The author, Jake, and his brother Reilly This blog comes from Jake Dooris. He recently visited his brother Reilly, a First Things Foundation field worker in Guatemala.


Reilly would ask me this everyday before we got to work. It is Spanish for “Ready”. I’d sigh from my bed, still bleary eyed and barely awake, and would eventually manage a “Yeah, listo.” During my short stay with FTF in Guatemala I found myself responding to the question with a mixture of apprehension and exhaustion. You see, Guatemala is not a forgiving place – at least the Guatemala I know. Reilly has a good 45 minute hike into town to find food, and getting clean drinking water is an ordeal that involves heavy five gallon jugs and an adventurous kayak trip on the often choppy lake. The FTF house (although slowly improving) is shabby at best – no doors, missing windows, and sparsely furnished. Getting to work requires hiking up a mountain to the orphanage and monastery, or kayaking across the lake to an aquaponics project. What I’m trying to illustrate is that things here are hard. Just getting food and water is hard. Living is hard. This is the Guatemala that I know.

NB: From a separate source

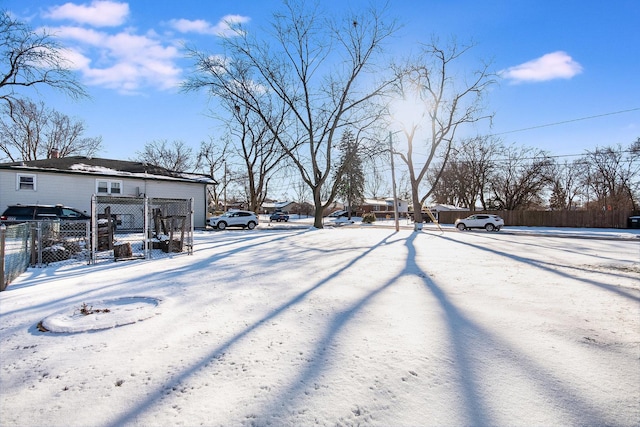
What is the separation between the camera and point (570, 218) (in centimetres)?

So when Reilly was asking, “Listo?” he wasn’t really asking if I was ready to go. He was asking if I was ready for the 4am wake-up every morning; if I was ready for the trek up the mountain side to the orphanage in the predawn chill; he was asking if I was ready to talk to the locals with my nonexistent Spanish; if I was ready for the bugs – the cockroaches, spiders, scorpions, mosquitoes – everywhere, in everything; if I was ready for the three mile walk into town just to find food, or the late afternoon thunderstorms, or the long hours painting the house. He was asking if I was ready for Guatemala.

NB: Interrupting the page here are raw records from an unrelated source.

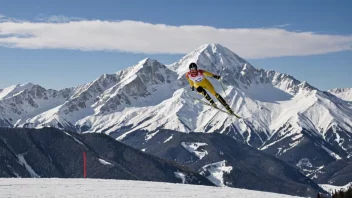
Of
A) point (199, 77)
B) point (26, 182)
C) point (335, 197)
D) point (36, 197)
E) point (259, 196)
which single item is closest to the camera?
point (199, 77)

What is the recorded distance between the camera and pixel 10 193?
48781 mm

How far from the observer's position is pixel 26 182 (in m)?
58.2

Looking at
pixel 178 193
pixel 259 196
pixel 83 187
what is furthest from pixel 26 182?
pixel 259 196

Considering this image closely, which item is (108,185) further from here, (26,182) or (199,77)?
(199,77)

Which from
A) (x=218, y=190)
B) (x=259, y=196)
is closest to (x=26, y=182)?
(x=218, y=190)

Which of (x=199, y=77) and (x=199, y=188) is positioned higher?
(x=199, y=77)

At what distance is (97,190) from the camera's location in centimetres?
5297

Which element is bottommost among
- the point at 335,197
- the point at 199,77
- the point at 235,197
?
the point at 335,197

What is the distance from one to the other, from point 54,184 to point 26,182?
3.45m

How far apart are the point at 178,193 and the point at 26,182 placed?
1707 centimetres

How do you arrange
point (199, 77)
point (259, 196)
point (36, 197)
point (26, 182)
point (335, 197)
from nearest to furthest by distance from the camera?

And buried deep within that one-word question was a much more profound one. When Reilly asked me that question every morning his voice was tired, sure, but imbued in it was a kind of energy, a certain vitality for what the day would hold and what we would bring to it. I could hear that the thought invigorated him. It gave him the mettle to push through all the crappy stuff that Guatemala threw at him everyday. It’s the vision for the future that keeps him and FTF going day in and day out. It’s almost as if he was asking me, “Are you ready to help build something lasting? To get your hands dirty? Are you ready to throw yourself into it?”

Reilly will tell you that the program in Guatemala is still in its infancy – what he calls the immersion phase. One of the primary goals of this period is to fully immerse oneself in the culture and the language so that later entrepreneurial development projects can be understood and implemented with the insight of a local. If their end goal is to make lives better through local businesses, this is the kind of “precursor” step to that. But after spending every waking moment with Reilly and watching how he interacted with those around him, how he learned through humility and worked alongside his friends at the monastery and orphanage, one thing was clear: he was already making lives better, even if he didn’t realize it. Every time he saw Maco on the monastery grounds he’d be greeted with a huge smile. Every time he walked past a classroom the orphans would shout his name and come out to see him. He was a friend to those around him, and in a many cases something more like a family member.

It was this thought that greeted me every morning well before the sun rose. So when I mumbled to Reilly, “Yeah, listo,” I was exhausted and angry at the world for being awake so early – but I also felt a strange sense of eagerness to begin, to see what we could make of the day, to prove to ourselves that yes, we were ready.